Ne dese haklıydı fakat Berke'nin etrafında dolaşmasını,onunla konuşmasını istemiyordum,Berke yanımda olduğu için de bu kadar rahat bir şekilde yalnız gidebilirsin demiştim.Ve yine hesap sormak için aramıştı ya beni ben yine yıkılmıştım.Sanırım ne yaparsam yapayım Deniz beni hatırlamayacaktı.

"Bunun için mi aradın?"

"Hayır,sen aramayınca ve sabah sen değilde Aykut'u görünce şaşırdım ve seni merak da ettim."

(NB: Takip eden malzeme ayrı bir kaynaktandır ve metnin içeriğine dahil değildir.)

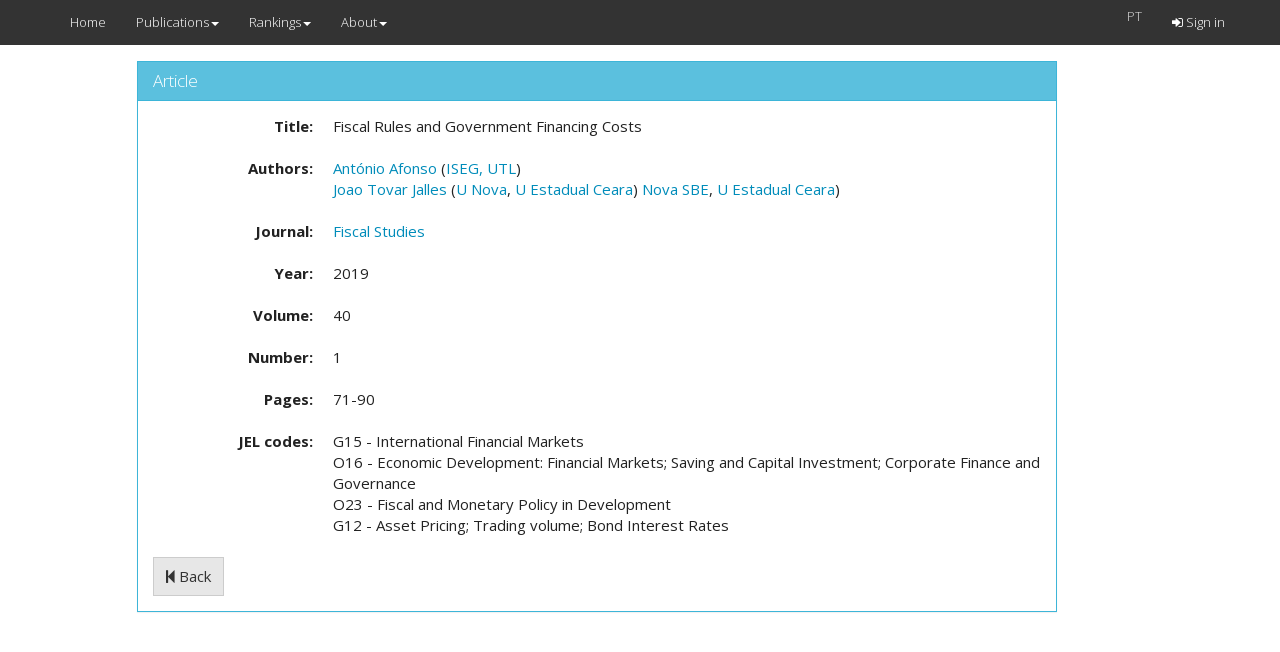

--- FILE ---
content_type: text/html; charset=utf-8
request_url: https://cefup-nipe-rank.eeg.uminho.pt/articles/26784/view
body_size: 2087
content:
<!DOCTYPE html>
<html>
  <head>
    <meta name="viewport" content="width=device-width, initial-scale=1.0">
    <title>Rankings Nipe</title>
    <meta name="description" content="Rankings Nipe">
    <link rel="stylesheet" media="all" href="https://cefup-nipe-rank.eeg.uminho.pt/assets/application-40f68d49196457b4eaf07e27a0c90999afeb9c5b58f8598349c36d624db300b5.css" data-turbolinks-track="true" />
    <script src="https://cefup-nipe-rank.eeg.uminho.pt/assets/application-1a392d2d4b654ad760c80112bb3986ccfc22f5a7474686eb39a5a534b56d4f0e.js" data-turbolinks-track="true"></script>
    <script src="//www.google.com/jsapi"></script>
    <meta name="csrf-param" content="authenticity_token" />
<meta name="csrf-token" content="NMjzv4B0Q6d2/OOljhnX7u+p1qGzk7KUnrJRJvjBScsFHEVd+0Mf6t4uaWfUZ6qSUXUIqTe8so8igQpSE3wk+w==" />
  </head>
  <body>
    <header>
      <nav class="navbar navbar-default navbar-fixed-top">
  <div class="container">
    <div class="navbar-header">
      <button type="button" class="navbar-toggle" data-toggle="collapse" data-target=".navbar-collapse">
        <span class="sr-only">Toggle navigation</span>
        <span class="icon-bar"></span>
        <span class="icon-bar"></span>
        <span class="icon-bar"></span>
      </button>
      <a class="navbar-brand" href="/">Home</a>
    </div>
    <div class="collapse navbar-collapse">
      <ul class="nav navbar-nav">
          <li class="dropdown">
    <a href="#" class="dropdown-toggle" data-toggle="dropdown">Publications<b class="caret"></b></a>
    <ul class="dropdown-menu">  
      <li class=""><a href="/articles/list">Publications</a></li>
      <li class=""><a href="/people/list">Authors</a></li>
      <li class=""><a href="/institutions/list">Institutions</a></li>
      <li class=""><a href="/journals/list">Journals</a></li>
    </ul>
  </li>
  <li class="dropdown">
    <a href="#" class="dropdown-toggle" data-toggle="dropdown">Rankings<b class="caret"></b></a>
    <ul class="dropdown-menu">  
      <!--<li class=""><a href="/institutions/evolution?id=t">Evolution</a></li>-->
      <li class=""><a href="https://cefup-nipe-rank.eeg.uminho.pt/people/ranking">Authors</a></li>
      <li class=""><a href="https://cefup-nipe-rank.eeg.uminho.pt/institutions/ranking">Institutions</a></li>
      <li class="divider"></li>
      <li class=""><a href="/rankings/39">Journals</a></li>
    </ul>
  </li>
  <li class="dropdown">
    <a href="#" class="dropdown-toggle" data-toggle="dropdown">About<b class="caret"></b></a>
    <ul class="dropdown-menu">  
      <li class=""><a href="/questions">FAQ</a></li>
      <li class=""><a href="/urls">Links</a></li>
      <li class=""><a href="/contacts">Contacts</a></li>
    </ul>
  </li>

      </ul>
      <ul class="nav navbar-nav navbar-right">
          <form class="navbar-form navbar-left" id="form_locale" action="/articles/26784/view" accept-charset="UTF-8" method="get"><input name="utf8" type="hidden" value="&#x2713;" />
    
    <ul class="nav navbar-nav">
        <a onclick="$(this).closest(&#39;form&#39;).submit();" style="color:#D8D8D8;" href="#">PT</a>
        <input value="pt" type="hidden" name="/articles/26784/view[locale]" id="_articles_26784_view_locale" />
    </ul>
</form>
  <li class="navbar-right "><a href="/auth/sign_in"><i class="fa fa-sign-in"></i> Sign in</a></li>

      </ul>
    </div>
  </div>
</nav>

    </header>
    <div class="container col-md-10 col-md-offset-1 text-center">
       
    </div>
    <div class="container col-md-10 col-md-offset-1">
       
<div class="container col-md-11">

  <div class="panel panel-info">
    <div class="panel-heading">
      <h3 class="panel-title">
        Article
      </h3>
    </div>
    <div class="panel-body">
      <div id="article_26784" class="show_for article">
        <dl class="dl-horizontal article_title"><dt class="">Title:</dt><dd class="content">Fiscal Rules and Government Financing Costs</dd></dl>
        <dl class="dl-horizontal article_Authors"><dt class="">Authors:</dt><dd class="content">
            <a href="/people/709/articles">António Afonso</a> 
                (<a href="/institutions/749/articles">ISEG, UTL</a>)
            <br>
            <a href="/people/2287/articles">Joao Tovar Jalles</a> 
                (<a href="/institutions/39/articles">U Nova</a>,
                            <a href="/institutions/507/articles">U Estadual Ceara</a>)
                            <a href="/institutions/990/articles">Nova SBE</a>,
                            <a href="/institutions/507/articles">U Estadual Ceara</a>)
            <br>
</dd></dl>        <dl class="dl-horizontal article_journal"><dt class="">Journal:</dt><dd class="content">
          <a href="/journals/328/articles">Fiscal Studies</a>
</dd></dl>        <dl class="dl-horizontal article_year"><dt class="">Year:</dt><dd class="content">2019</dd></dl><dl class="dl-horizontal article_volume"><dt class="">Volume:</dt><dd class="content">40</dd></dl><dl class="dl-horizontal article_number"><dt class="">Number:</dt><dd class="content">1</dd></dl><dl class="dl-horizontal article_pages"><dt class="">Pages:</dt><dd class="content">71-90</dd></dl>
          <dl class="dl-horizontal article_JELcodes"><dt class="">JEL codes:</dt><dd class="content">
              G15 - International Financial Markets<br>
              O16 - Economic Development: Financial Markets; Saving and Capital Investment; Corporate Finance and Governance<br>
              O23 - Fiscal and Monetary Policy in Development<br>
              G12 - Asset Pricing; Trading volume; Bond Interest Rates<br>
</dd></dl></div>      
        <a class="btn btn-default" href="/articles/26784/view"><i class="fa fa-step-backward"></i> Back</a>

    </div>
  </div>
</div>
    </div>
    
      <script>
        (function(i,s,o,g,r,a,m){i['GoogleAnalyticsObject']=r;i[r]=i[r]||function(){
        (i[r].q=i[r].q||[]).push(arguments)},i[r].l=1*new Date();a=s.createElement(o),
        m=s.getElementsByTagName(o)[0];a.async=1;a.src=g;m.parentNode.insertBefore(a,m)
        })(window,document,'script','//www.google-analytics.com/analytics.js','ga');

        ga('create', 'UA-2612819-2', 'auto');
        ga('send', 'pageview');

      </script>
  </body>
</html>
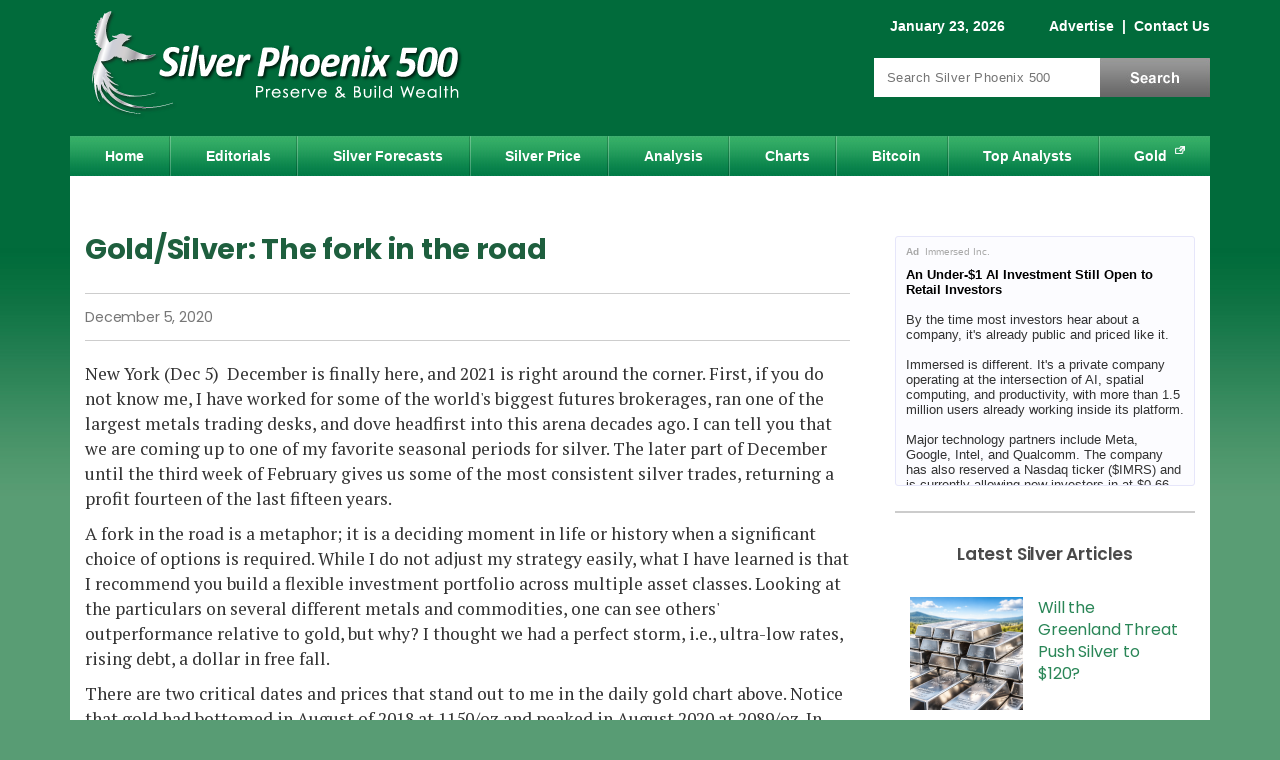

--- FILE ---
content_type: text/plain
request_url: https://www.google-analytics.com/j/collect?v=1&_v=j102&a=1581921606&t=pageview&_s=1&dl=https%3A%2F%2Fwww.silver-phoenix500.com%2Fgoldsilver-fork-road&ul=en-us%40posix&dt=Gold%2FSilver%3A%20The%20fork%20in%20the%20road%20%7C%20Silver%20Phoenix%20500&sr=1280x720&vp=1280x720&_u=YEBAAEABAAAAACAAI~&jid=380751650&gjid=244786317&cid=755148022.1769199824&tid=UA-42175421-1&_gid=1345182355.1769199824&_r=1&_slc=1&gtm=45He61m0n81PVHZM2Xv9122227446za200zd9122227446&gcd=13l3l3l3l1l1&dma=0&tag_exp=103116026~103200004~104527907~104528501~104684208~104684211~105391252~115616986~115938465~115938468~116185181~116185182~116682875~116988315~117025847~117041588~117042506&z=1871774028
body_size: -453
content:
2,cG-RNQXEFPYNB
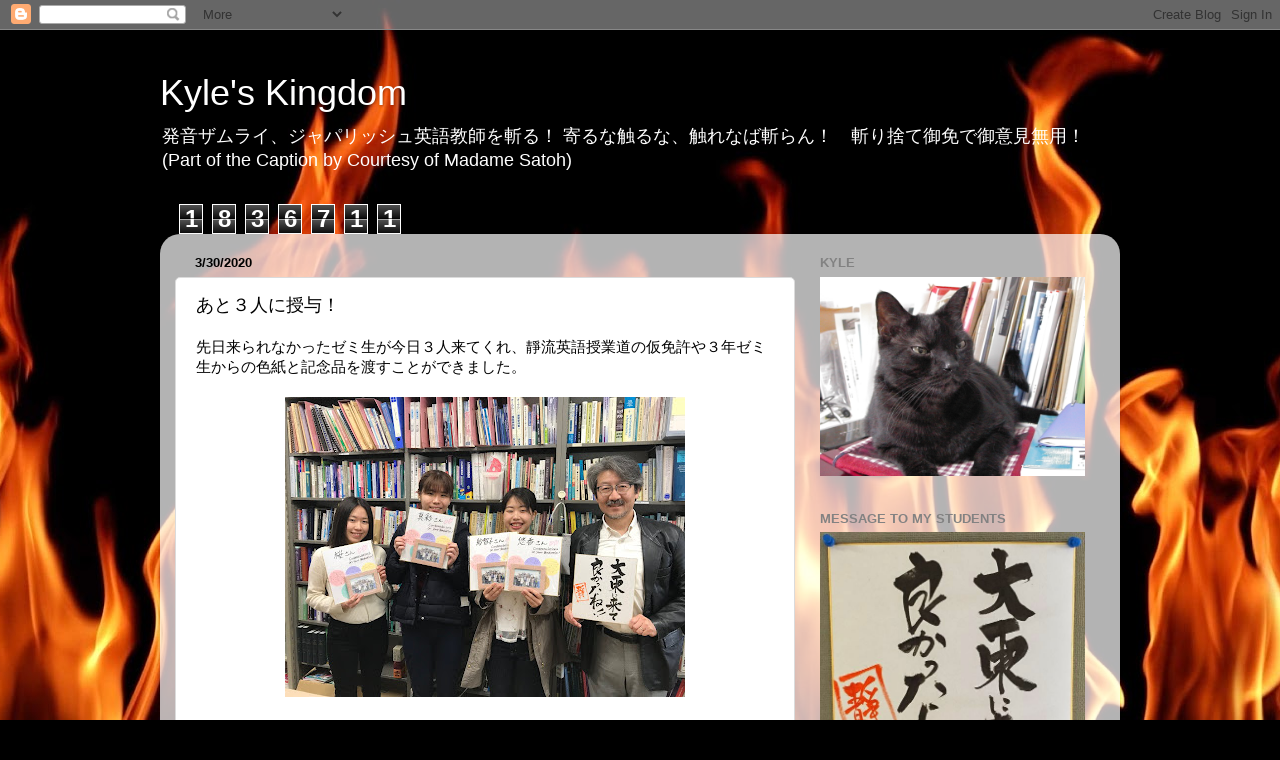

--- FILE ---
content_type: text/html; charset=UTF-8
request_url: http://cherryshusband.blogspot.com/b/stats?style=WHITE_TRANSPARENT&timeRange=ALL_TIME&token=APq4FmANr-NhS9J0a6H5LrIc6mesMkdyKBZ7MLWnVvsSrh2ECQLGK828XCN3fXG1-r_8ucJ8E8r0v6aiumXUZ7FkVcNEMueD_w
body_size: 260
content:
{"total":1836711,"sparklineOptions":{"backgroundColor":{"fillOpacity":0.1,"fill":"#ffffff"},"series":[{"areaOpacity":0.3,"color":"#fff"}]},"sparklineData":[[0,99],[1,21],[2,39],[3,11],[4,14],[5,11],[6,14],[7,46],[8,21],[9,44],[10,45],[11,28],[12,49],[13,58],[14,30],[15,15],[16,49],[17,66],[18,43],[19,16],[20,20],[21,35],[22,37],[23,32],[24,20],[25,20],[26,22],[27,25],[28,14],[29,12]],"nextTickMs":276923}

"Çeşmedeyim,balık tutuyoruz."

"Hımm öyle mi af edersin rahatsız ettim."

"Hayır kesinlikle sorun değil."

"O halde görüşürüz."

"Görüşürüz."

Telefonu kapattığımda ne kadar büyük bir çıkmazın içinde olduğumu anladım.Sanki biri yüreğimin üstüne kızgın maşalar değdiriyordu.Tabi bu biride Denizdi.Arkamı dönüp Erdal beylerin olduğu yere gitmek istediğimde Berke'yle göz göze geldik.